Just in case you’ve forgotten, the IPA definition of ‘amber-red’ is:
“Successful delivery of the project is in doubt, with major risks or issues apparent in a number of key areas. Urgent action is needed to address these problems and/or assess whether resolution is feasible.”
So whilst every annual report of the IPA (previously the MPA) has produced since its’ creation has basically said: “This is a mess. It’s that much of a mess, we’re not even sure you can ever get it right, so you’d better sort this out sharpish. You do realise this is only just floating above the point at which we’d say ‘stop now’? Again….”, the problem is that literally no-one who has the power to either do anything about this, or could at least provide some serious scrutiny, gives a toss.
Over the last, six years we’ve had various ministers and officials from HS2 Ltd put forward at this point who would say something like “That’s based on old information, it’s all sorted now” before HS2 would get another amber-red rating, proving it clearly wasn’t all sorted now, whilst fighting every step of the way against the publication of the actual reports that say what is wrong with HS2.
More recently, the line has been that “This has to be expected due to the complexity of the project”, basically not admitting that HS2 is a mess, but trying to claim that because it’s a big project it can’t be assessed properly, so nothing to worry about! But this time, because there is no sexy political intrigue associated with HS2 (or at least not enough to tear journalists away from Brexit, the only thing they seem to want to report at the moment), the only journalist who’s even asked for an explanation is from New Civil Engineer, so they haven’t even bothered commenting.
If the seeping septic tank that is HS2 does get the final go ahead when/if the final designs for Phase 1 are signed off this time next year (three years late), in 20 years when it still hasn’t been finished, and it’s gone five times over budget even though it’s been descoped, people will ask “Why did no-one see this coming?”.

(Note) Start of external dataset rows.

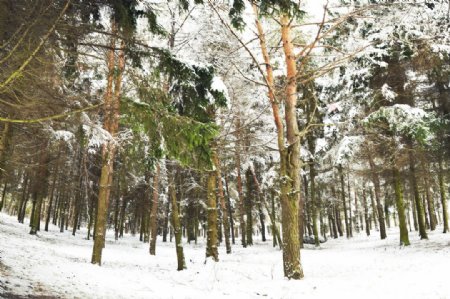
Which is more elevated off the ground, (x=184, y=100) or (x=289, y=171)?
(x=184, y=100)

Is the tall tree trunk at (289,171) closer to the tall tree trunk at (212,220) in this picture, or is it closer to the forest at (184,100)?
the forest at (184,100)

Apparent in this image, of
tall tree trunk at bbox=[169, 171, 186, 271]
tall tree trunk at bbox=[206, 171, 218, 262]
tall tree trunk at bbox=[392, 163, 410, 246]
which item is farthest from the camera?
tall tree trunk at bbox=[392, 163, 410, 246]

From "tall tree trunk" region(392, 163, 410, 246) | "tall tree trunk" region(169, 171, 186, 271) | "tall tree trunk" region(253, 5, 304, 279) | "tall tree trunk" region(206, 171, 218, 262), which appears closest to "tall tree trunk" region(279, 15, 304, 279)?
"tall tree trunk" region(253, 5, 304, 279)

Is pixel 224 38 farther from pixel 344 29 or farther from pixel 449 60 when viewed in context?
pixel 449 60

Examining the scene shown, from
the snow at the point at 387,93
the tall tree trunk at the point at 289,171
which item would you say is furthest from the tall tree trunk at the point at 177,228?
the snow at the point at 387,93

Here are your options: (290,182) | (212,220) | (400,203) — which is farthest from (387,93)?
(212,220)

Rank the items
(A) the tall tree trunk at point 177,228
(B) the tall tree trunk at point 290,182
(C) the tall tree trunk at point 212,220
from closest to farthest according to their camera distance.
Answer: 1. (B) the tall tree trunk at point 290,182
2. (A) the tall tree trunk at point 177,228
3. (C) the tall tree trunk at point 212,220

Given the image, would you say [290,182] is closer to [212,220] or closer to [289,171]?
[289,171]

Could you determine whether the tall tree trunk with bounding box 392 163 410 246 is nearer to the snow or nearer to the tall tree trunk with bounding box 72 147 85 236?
the snow

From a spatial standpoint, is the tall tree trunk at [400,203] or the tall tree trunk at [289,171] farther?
the tall tree trunk at [400,203]

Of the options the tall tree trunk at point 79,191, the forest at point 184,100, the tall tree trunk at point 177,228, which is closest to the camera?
the forest at point 184,100

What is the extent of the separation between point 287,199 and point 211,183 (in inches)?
170

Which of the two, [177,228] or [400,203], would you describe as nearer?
[177,228]

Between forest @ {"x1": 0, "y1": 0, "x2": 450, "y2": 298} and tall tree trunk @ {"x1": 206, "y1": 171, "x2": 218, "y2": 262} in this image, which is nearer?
forest @ {"x1": 0, "y1": 0, "x2": 450, "y2": 298}
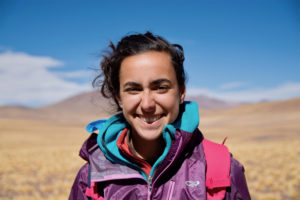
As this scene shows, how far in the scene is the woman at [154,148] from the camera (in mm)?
1751

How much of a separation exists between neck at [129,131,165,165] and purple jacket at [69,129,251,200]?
211 mm

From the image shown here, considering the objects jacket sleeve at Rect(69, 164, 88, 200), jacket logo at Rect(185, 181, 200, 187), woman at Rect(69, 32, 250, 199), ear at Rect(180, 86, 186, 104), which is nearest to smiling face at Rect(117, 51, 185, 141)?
woman at Rect(69, 32, 250, 199)

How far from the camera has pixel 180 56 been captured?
7.44ft

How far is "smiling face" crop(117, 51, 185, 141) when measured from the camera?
6.22 feet

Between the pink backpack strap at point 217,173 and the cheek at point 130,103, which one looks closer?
the pink backpack strap at point 217,173

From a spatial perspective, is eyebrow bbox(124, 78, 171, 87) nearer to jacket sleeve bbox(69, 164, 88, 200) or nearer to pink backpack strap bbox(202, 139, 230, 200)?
pink backpack strap bbox(202, 139, 230, 200)

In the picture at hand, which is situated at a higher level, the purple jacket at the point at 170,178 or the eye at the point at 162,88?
the eye at the point at 162,88

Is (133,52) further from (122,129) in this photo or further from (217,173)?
(217,173)

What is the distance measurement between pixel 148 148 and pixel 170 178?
1.10 ft

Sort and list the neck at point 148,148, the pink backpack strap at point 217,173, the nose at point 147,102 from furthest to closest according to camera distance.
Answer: the neck at point 148,148, the nose at point 147,102, the pink backpack strap at point 217,173

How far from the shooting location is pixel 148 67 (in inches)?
75.5

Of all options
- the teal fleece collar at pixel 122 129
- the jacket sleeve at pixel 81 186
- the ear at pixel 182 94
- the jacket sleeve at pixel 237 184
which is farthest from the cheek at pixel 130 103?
the jacket sleeve at pixel 237 184

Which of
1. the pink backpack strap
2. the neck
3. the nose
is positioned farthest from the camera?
the neck

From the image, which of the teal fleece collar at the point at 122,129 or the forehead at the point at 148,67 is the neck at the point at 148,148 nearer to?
the teal fleece collar at the point at 122,129
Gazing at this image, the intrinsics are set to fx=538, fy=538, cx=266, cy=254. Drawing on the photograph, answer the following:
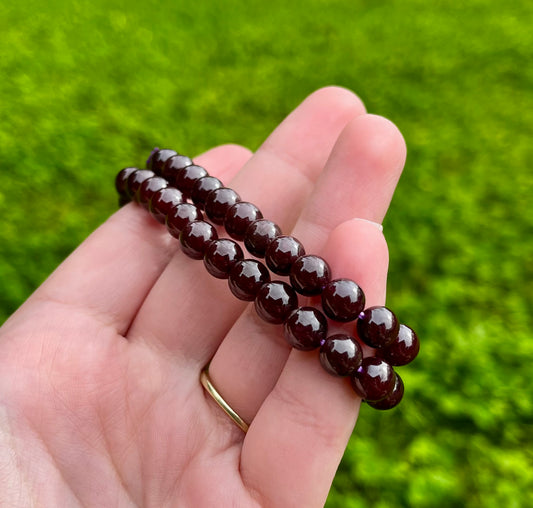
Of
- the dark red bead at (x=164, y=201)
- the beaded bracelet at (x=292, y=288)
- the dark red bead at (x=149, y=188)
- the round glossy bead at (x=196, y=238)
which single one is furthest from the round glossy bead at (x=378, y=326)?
the dark red bead at (x=149, y=188)

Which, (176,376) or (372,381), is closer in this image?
(372,381)

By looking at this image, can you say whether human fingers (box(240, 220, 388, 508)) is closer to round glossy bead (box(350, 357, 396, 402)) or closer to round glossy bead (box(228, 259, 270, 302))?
round glossy bead (box(350, 357, 396, 402))

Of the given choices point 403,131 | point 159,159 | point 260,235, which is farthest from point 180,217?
point 403,131

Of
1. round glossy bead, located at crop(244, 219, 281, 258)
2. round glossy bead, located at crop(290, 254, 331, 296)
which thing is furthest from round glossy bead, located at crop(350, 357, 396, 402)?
round glossy bead, located at crop(244, 219, 281, 258)

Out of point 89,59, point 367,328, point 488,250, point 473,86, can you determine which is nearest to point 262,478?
point 367,328

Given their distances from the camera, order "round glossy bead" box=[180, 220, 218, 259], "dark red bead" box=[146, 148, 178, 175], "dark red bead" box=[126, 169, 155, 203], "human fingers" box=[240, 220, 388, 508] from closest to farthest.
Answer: "human fingers" box=[240, 220, 388, 508]
"round glossy bead" box=[180, 220, 218, 259]
"dark red bead" box=[126, 169, 155, 203]
"dark red bead" box=[146, 148, 178, 175]

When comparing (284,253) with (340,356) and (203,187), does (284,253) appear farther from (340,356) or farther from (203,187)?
(203,187)

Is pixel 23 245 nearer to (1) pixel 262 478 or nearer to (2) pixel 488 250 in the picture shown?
(1) pixel 262 478

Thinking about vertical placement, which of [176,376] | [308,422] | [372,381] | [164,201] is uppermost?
[164,201]
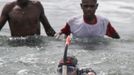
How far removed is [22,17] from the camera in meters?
7.37

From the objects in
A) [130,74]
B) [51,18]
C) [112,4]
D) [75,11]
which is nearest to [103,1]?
[112,4]

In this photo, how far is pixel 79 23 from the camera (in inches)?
273

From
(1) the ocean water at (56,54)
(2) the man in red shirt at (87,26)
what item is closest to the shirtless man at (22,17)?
(1) the ocean water at (56,54)

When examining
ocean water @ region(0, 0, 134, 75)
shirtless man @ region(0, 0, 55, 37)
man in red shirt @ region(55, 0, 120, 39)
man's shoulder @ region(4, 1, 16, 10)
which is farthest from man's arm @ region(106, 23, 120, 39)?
man's shoulder @ region(4, 1, 16, 10)

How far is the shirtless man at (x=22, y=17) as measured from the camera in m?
7.37

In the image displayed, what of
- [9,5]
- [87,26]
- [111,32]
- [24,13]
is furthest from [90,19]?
[9,5]

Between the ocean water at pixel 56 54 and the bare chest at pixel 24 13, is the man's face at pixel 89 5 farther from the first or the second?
the bare chest at pixel 24 13

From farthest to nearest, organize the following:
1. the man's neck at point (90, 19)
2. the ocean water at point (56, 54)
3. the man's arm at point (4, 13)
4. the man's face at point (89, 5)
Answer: the man's arm at point (4, 13)
the man's neck at point (90, 19)
the man's face at point (89, 5)
the ocean water at point (56, 54)

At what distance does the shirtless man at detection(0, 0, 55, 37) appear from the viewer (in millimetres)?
7371

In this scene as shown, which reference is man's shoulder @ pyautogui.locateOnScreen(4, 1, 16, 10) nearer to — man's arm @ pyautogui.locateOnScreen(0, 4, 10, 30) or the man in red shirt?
man's arm @ pyautogui.locateOnScreen(0, 4, 10, 30)

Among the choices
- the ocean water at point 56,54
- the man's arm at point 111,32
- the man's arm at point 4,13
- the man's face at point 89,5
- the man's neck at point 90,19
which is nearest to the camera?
Answer: the ocean water at point 56,54

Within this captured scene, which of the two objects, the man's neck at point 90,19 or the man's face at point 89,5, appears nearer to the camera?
the man's face at point 89,5

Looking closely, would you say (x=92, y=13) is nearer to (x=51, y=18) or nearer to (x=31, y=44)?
(x=31, y=44)

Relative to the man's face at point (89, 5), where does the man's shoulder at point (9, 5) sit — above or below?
below
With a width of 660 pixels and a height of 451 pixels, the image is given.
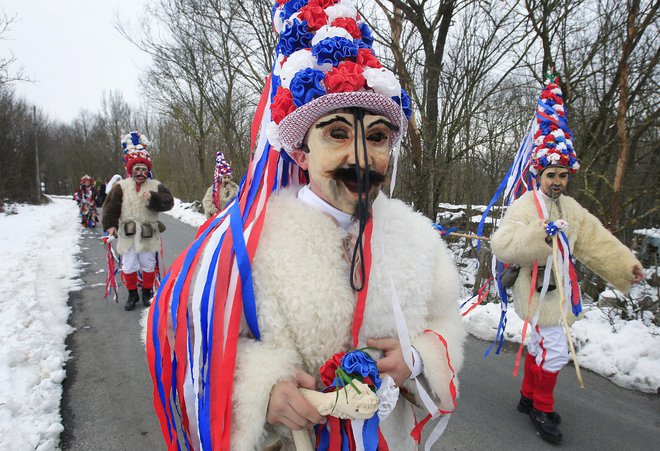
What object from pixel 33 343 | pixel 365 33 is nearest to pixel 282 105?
pixel 365 33

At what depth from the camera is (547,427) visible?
263cm

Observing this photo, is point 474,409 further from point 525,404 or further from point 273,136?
point 273,136

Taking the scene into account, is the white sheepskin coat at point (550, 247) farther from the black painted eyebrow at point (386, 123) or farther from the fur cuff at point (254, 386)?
the fur cuff at point (254, 386)

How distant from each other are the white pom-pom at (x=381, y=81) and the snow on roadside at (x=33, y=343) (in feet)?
9.70

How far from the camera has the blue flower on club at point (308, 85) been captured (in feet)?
4.47

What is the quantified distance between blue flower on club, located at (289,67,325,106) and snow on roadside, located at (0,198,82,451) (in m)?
2.76

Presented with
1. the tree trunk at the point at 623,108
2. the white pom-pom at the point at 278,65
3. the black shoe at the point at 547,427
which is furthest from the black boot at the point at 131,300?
the tree trunk at the point at 623,108

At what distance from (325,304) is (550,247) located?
215 centimetres

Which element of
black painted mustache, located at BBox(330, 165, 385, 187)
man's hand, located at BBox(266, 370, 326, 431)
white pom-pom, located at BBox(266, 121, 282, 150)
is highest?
white pom-pom, located at BBox(266, 121, 282, 150)

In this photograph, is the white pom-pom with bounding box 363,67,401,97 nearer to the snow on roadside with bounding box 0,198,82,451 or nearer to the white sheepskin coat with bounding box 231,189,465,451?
the white sheepskin coat with bounding box 231,189,465,451

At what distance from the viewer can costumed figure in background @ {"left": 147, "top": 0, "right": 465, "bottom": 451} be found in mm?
1260

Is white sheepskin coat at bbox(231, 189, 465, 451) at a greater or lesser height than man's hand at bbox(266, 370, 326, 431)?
greater

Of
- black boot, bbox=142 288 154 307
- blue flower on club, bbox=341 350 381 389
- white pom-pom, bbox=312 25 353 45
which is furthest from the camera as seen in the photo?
Result: black boot, bbox=142 288 154 307

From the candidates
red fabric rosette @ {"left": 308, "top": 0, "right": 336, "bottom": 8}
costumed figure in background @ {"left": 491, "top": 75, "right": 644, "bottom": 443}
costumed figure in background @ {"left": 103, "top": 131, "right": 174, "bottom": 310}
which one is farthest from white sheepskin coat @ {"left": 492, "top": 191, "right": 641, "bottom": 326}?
costumed figure in background @ {"left": 103, "top": 131, "right": 174, "bottom": 310}
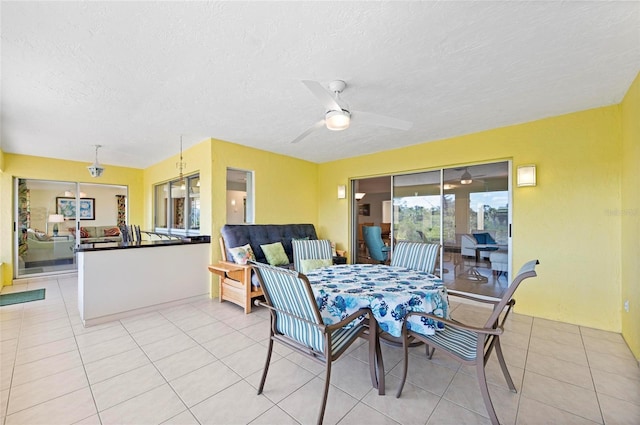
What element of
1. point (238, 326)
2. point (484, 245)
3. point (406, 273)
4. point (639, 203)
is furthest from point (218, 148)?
point (639, 203)

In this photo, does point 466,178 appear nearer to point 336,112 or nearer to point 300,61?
point 336,112

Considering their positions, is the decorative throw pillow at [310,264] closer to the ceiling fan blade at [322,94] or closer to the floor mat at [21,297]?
the ceiling fan blade at [322,94]

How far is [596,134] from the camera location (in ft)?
9.41

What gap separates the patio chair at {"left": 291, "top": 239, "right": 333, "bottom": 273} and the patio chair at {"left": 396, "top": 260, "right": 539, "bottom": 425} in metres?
1.69

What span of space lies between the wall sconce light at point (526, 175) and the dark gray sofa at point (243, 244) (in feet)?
11.1

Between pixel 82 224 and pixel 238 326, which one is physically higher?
pixel 82 224

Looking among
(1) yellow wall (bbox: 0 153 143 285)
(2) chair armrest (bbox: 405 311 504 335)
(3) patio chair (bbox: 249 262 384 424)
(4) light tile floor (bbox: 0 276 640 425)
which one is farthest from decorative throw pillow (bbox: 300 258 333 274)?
(1) yellow wall (bbox: 0 153 143 285)

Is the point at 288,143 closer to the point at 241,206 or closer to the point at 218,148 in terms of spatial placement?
the point at 218,148

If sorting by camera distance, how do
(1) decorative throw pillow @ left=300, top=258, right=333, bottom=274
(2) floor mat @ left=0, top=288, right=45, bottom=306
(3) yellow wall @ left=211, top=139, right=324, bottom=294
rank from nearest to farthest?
1. (1) decorative throw pillow @ left=300, top=258, right=333, bottom=274
2. (2) floor mat @ left=0, top=288, right=45, bottom=306
3. (3) yellow wall @ left=211, top=139, right=324, bottom=294

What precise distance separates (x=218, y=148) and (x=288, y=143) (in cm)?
111

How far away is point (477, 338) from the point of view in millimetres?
1627

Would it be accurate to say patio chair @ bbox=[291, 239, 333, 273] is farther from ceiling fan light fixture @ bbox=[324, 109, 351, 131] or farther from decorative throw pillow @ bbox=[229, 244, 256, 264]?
ceiling fan light fixture @ bbox=[324, 109, 351, 131]

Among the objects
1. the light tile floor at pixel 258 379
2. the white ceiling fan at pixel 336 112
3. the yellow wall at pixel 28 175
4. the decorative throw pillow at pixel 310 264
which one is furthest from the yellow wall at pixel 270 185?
the yellow wall at pixel 28 175

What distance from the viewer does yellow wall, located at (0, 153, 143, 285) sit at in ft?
15.2
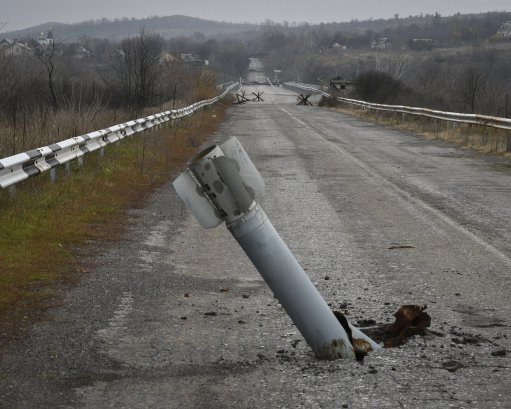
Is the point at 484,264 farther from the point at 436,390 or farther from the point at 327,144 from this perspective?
the point at 327,144

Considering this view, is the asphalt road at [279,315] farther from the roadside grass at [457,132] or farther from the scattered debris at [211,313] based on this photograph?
the roadside grass at [457,132]

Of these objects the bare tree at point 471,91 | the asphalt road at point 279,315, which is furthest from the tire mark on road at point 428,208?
the bare tree at point 471,91

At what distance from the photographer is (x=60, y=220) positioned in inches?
391

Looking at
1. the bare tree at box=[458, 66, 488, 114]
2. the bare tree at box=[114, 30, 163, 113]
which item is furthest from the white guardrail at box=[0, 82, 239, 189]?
the bare tree at box=[458, 66, 488, 114]

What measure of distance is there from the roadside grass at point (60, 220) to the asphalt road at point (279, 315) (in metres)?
0.26

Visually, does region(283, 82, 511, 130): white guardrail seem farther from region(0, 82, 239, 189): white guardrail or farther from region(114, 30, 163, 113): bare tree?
region(114, 30, 163, 113): bare tree

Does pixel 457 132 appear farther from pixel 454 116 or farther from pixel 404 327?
pixel 404 327

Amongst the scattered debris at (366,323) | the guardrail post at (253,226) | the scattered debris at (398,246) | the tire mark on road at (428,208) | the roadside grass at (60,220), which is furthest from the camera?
Answer: the scattered debris at (398,246)

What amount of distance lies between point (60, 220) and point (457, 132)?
19083 mm

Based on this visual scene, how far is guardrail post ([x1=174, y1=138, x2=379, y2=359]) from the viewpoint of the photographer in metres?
4.60

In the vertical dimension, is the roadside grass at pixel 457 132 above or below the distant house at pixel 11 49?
below

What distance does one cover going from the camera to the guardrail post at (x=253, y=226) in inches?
181

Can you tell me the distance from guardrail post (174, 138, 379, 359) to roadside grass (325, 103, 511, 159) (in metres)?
15.9

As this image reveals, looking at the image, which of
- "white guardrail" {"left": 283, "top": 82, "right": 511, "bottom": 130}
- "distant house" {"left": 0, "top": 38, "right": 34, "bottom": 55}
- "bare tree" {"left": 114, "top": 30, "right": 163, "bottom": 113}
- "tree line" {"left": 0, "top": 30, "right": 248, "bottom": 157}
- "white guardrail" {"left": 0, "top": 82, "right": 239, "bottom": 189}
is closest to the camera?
"white guardrail" {"left": 0, "top": 82, "right": 239, "bottom": 189}
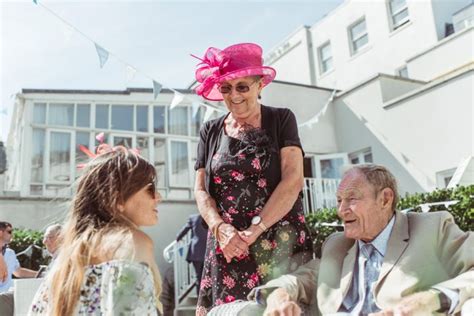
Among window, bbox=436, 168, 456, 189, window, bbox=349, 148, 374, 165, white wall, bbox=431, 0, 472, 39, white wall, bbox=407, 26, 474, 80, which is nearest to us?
window, bbox=436, 168, 456, 189

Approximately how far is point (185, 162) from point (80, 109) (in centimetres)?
333

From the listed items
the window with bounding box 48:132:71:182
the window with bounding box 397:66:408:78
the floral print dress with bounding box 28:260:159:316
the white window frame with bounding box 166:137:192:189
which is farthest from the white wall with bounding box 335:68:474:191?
the floral print dress with bounding box 28:260:159:316

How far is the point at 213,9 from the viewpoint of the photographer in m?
6.97

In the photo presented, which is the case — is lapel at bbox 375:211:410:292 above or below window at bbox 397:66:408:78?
below

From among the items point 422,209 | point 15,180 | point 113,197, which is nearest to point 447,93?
point 422,209

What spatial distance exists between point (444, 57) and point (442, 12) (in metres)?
2.18

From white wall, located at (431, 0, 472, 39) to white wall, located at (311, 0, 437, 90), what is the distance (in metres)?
0.18

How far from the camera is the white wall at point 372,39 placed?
47.7 feet

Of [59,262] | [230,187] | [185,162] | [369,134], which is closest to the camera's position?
[59,262]

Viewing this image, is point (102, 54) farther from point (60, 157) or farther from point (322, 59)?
point (322, 59)

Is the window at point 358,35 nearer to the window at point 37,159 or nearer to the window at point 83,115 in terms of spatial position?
the window at point 83,115

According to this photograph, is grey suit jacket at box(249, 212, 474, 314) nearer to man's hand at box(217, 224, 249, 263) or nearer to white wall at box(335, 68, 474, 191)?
man's hand at box(217, 224, 249, 263)

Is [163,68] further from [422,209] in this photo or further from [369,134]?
[369,134]

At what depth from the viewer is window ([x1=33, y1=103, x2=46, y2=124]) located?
12.5m
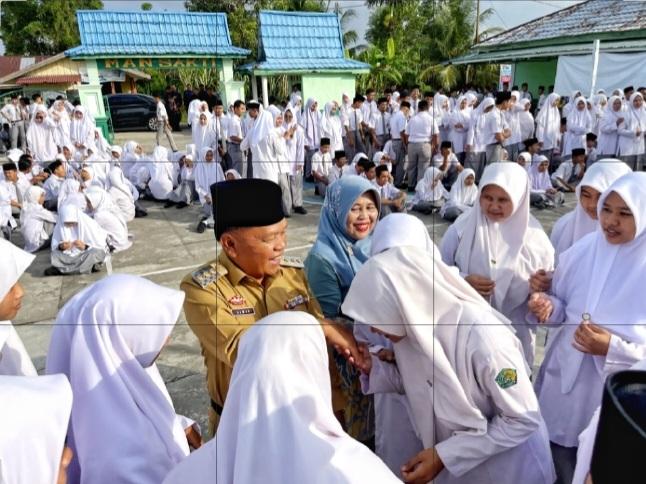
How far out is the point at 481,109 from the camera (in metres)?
7.87

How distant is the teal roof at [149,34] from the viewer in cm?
930

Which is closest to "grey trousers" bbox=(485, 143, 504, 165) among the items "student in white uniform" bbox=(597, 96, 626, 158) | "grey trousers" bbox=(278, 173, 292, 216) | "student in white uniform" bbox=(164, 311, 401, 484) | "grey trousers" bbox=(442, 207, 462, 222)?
"student in white uniform" bbox=(597, 96, 626, 158)

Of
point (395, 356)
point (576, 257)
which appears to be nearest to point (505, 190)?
point (576, 257)

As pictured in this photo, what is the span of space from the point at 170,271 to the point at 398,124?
5140mm

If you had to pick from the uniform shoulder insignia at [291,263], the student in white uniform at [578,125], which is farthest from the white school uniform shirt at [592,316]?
the student in white uniform at [578,125]

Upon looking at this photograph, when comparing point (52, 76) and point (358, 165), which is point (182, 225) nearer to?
point (358, 165)

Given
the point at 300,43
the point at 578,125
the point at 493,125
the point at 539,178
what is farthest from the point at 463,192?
the point at 300,43

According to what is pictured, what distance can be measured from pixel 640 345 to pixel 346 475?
1178mm

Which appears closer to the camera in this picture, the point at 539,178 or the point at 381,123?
the point at 539,178

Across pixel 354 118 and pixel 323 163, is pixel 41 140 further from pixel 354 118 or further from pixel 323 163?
pixel 354 118

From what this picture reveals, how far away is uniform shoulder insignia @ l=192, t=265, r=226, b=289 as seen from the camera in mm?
1355

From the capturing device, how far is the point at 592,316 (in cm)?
158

Well, as the IPA reports have demonstrated again and again and again, the reality is that anyone who is paying attention can see what is coming. The problem is that for politicians, being bothered to question whether spending tens of billions of on something massively environmentally damaging, that is already starving more deserving projects of funding and only the construction lobby actually want, is simply way too much effort.